__抜粋__:
^^^^

スーパーコンピューターを20万円で創る (集英社新書)



この本はとっても面白かった。タイトルからだと、今のご時世だと「スーパーコンピュータ並みのパソコンを20万円で自作する」パソコン自作マニア的な話なのかと思われるかもしれませんが、そうではありません。重力多体系の数値計算を行うためだけの『計算機』を設計し作り上げた人たちの物語です。"つくる"が"創る"なのはそこら辺なのです。浪漫を感じました。
私も星や宇宙に憧れて物理学の道を辿った身です。私は原子核理論を研究していました。教授に「てんそる君は計算機が好きみたいだから、どんどん計算してよ」と何度も言われていました。私は「コンピュータ」と言われる物には何でも興味を示していました(ファミコン含む)。関数電卓ポケコンを常に持ち歩き、周りの同僚よりいち早くパソコンも手に入れて、パソコンの活用法には詳しくなっていました。「パソコン大好き!」な私を見ていて教授は「こいつなら嫌がらずに計算してくれそう」と思ったのだと思います。しかし当時の私ときたら、勉強に疲れたと言っては研究室のパソコンでゲームをやったり、当時はまだ今のように普及していなかったインターネットばっかりやっていました(大学構内はネットに常時接続だった)。・・・と言うのも、その当時の私はパソコン⇒計算機という発想があまり無いし、数値計算の手法は勉強して知ってはいても、それをどう活かしていいのか、どうプログラミングすればいいのか、そして得られた結果(当然、数値がずらーと出てくる)が何を示すのかサッパリ分からない状況で、今思うとまだまだ未熟でした(多分、今ならちゃんと計算しちゃう気がします)。あの当時に今持っている知識と技術があれば、また一味違った人生だったかもしれません。
天体物理の重力計算が分子生物学のタンパク質のシミュレーションにも応用ができるというのも興味深かったです。そこに「気づいてしまう」のには分野を超えた広い視野が必要なんだなあとも感じました。
私はどちらかと言うと「物理学の道をとことん突き詰めていく」タイプではなく、「物理学を中心軸にして幅広くいろんなことを理解していこう」というタイプだと思っています。実際、学生時代には物理学の講義はもちろんですが、空いたコマには「単位認定はどうでもいいから授業を受けさせてくれ」と頼んで数学科や化学科の講義に出ていました。私はこの越境受講を「もぐる」と言っていました。同期のKanちゃんとよく"もぐって"ました。よその学科の人たちからは「なんでいるの?」なんて言われていましたが、数学は物理学では道具として駆使するし、化学(特に理論化学)はほぼ物理学でした。化学科の学生より物理の知識があるぶん、化学科の学生よりテストの成績が良かったこともありました。分野を超えた話が理解できるのが楽しかったし、そこから何か新しいこと(物理学の分野でも他の分野でも)が発見できるんじゃないかと思ってました。そんなことを本を読みながら思い出しました。


兎にも角にも、この本は読みやすかったです。前2冊が辛かっただけに気持ちよく読めました。著者が漫画原作者もやっているからかもしれません。「栄光なき天才たち」も読んでみたいです。あ、どっちかというと今は「BRAINS」のほうが興味あるなあ。

^^^^

__提供情報__:
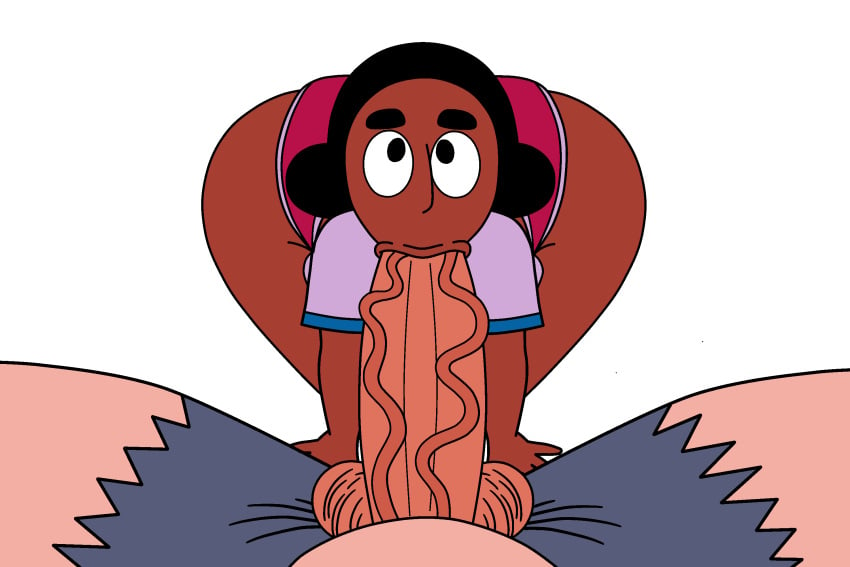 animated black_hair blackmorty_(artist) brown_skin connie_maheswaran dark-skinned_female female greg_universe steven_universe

^^^^

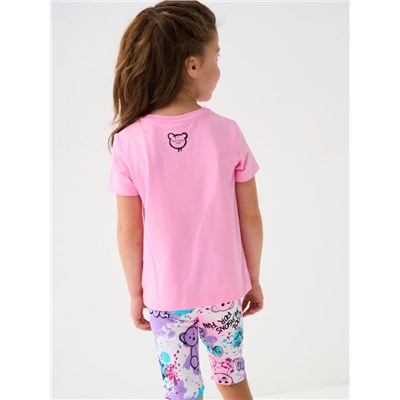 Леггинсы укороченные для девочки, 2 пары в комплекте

^^^^

__作業内容__: 抜粋から、「この本はとっても面白かった。」で始まり「なのです。浪漫を感じました。」で終わる箇所を一字も変えずに書き写すこと。

__回答__:
この本はとっても面白かった。タイトルからだと、今のご時世だと「スーパーコンピュータ並みのパソコンを20万円で自作する」パソコン自作マニア的な話なのかと思われるかもしれませんが、そうではありません。重力多体系の数値計算を行うためだけの『計算機』を設計し作り上げた人たちの物語です。"つくる"が"創る"なのはそこら辺なのです。浪漫を感じました。